Once revered by audiences and still an object of some affection by the female cast and crew; he is now a victim of self-love and pathetic self grandiose. He still does, however, retain the devotion of Norman, the eponymous dresser, who perhaps has too much dedication for his own good.
For the hour prior to curtain time, Norman becomes surrogate wife, nurse-maid and gatekeeper to Sir, prompting his lines, stroking his ego and calming his nerves with hot tea. He must frequently accept, though not without the odd whit of ‘tit-for-tat’, Sir’s barbs and take it on the chin while dispensing his unorthodox brand of encouragement and doing whatever it takes to get his charge onto the stage. Much of the play’s melodrama is derived from whether Sir eventually makes it on cue to the stage floor.

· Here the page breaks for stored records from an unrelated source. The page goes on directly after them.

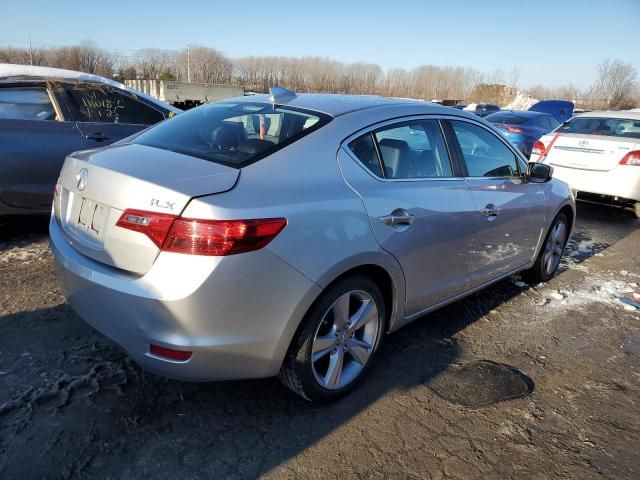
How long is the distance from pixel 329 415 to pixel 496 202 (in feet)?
6.53

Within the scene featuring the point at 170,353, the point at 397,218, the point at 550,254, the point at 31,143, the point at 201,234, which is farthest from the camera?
the point at 550,254

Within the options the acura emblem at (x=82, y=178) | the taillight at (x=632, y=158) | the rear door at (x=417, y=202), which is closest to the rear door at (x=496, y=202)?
the rear door at (x=417, y=202)

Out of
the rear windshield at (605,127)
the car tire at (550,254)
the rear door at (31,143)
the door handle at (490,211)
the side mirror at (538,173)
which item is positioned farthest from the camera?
the rear windshield at (605,127)

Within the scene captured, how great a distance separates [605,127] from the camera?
8430 mm

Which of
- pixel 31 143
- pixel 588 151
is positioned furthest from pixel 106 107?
pixel 588 151

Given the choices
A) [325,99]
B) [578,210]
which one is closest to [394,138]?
[325,99]

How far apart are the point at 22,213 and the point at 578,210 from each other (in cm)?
837

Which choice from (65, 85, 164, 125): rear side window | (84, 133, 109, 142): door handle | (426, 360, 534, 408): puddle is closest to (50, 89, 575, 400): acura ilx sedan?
(426, 360, 534, 408): puddle

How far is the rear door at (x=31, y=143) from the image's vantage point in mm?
4605

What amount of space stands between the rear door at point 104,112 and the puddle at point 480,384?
396 centimetres

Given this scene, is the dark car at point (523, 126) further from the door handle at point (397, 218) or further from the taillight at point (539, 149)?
Result: the door handle at point (397, 218)

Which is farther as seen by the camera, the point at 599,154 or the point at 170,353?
the point at 599,154

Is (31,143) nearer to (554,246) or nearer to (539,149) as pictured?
(554,246)

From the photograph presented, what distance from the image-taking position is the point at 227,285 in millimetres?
2119
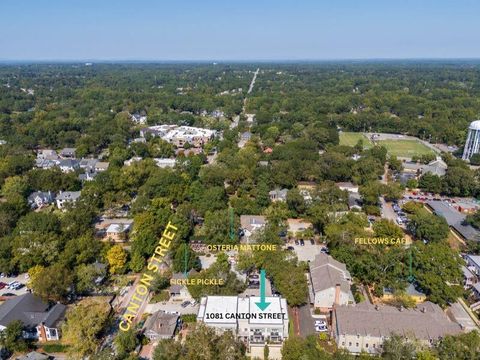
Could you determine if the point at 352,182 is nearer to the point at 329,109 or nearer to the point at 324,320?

Norman’s final remonstration at his employer’s demise is his utterance "What about me?" rendered as panic swiftly turns to a sense of betrayal when he realizes his dedication to service had never been appreciated.
In the role of Norman, Michael Morabito displays the effeminate nuances with such aplomb that he takes his performance to the very edge of camp.
Dave McIntosh also offers a riveting portrayal of an actor whose best performances are far behind him. He wavers between his obligations to take the stage once more and fearing his faltering strength will let him down.
Though essentially a two-man show, Jennifer Morabito takes care to amplify the smaller roles; particularly those by the female cast members: Madge (played with a quaint Scottish brogue by Maggie Kolodziej), “Her Ladyship” (Nancy Ebert) and Irene (Heidi Dorman).
Alun Macanulty’s apposite set and Win McIntosh’s appropriately austere costumes bring out the essence of repertory theatre struggles without sacrificing the intimacy typically associated with Presentation House productions.
This is a fine piece of theatre by a cast and crew who know what it’s about.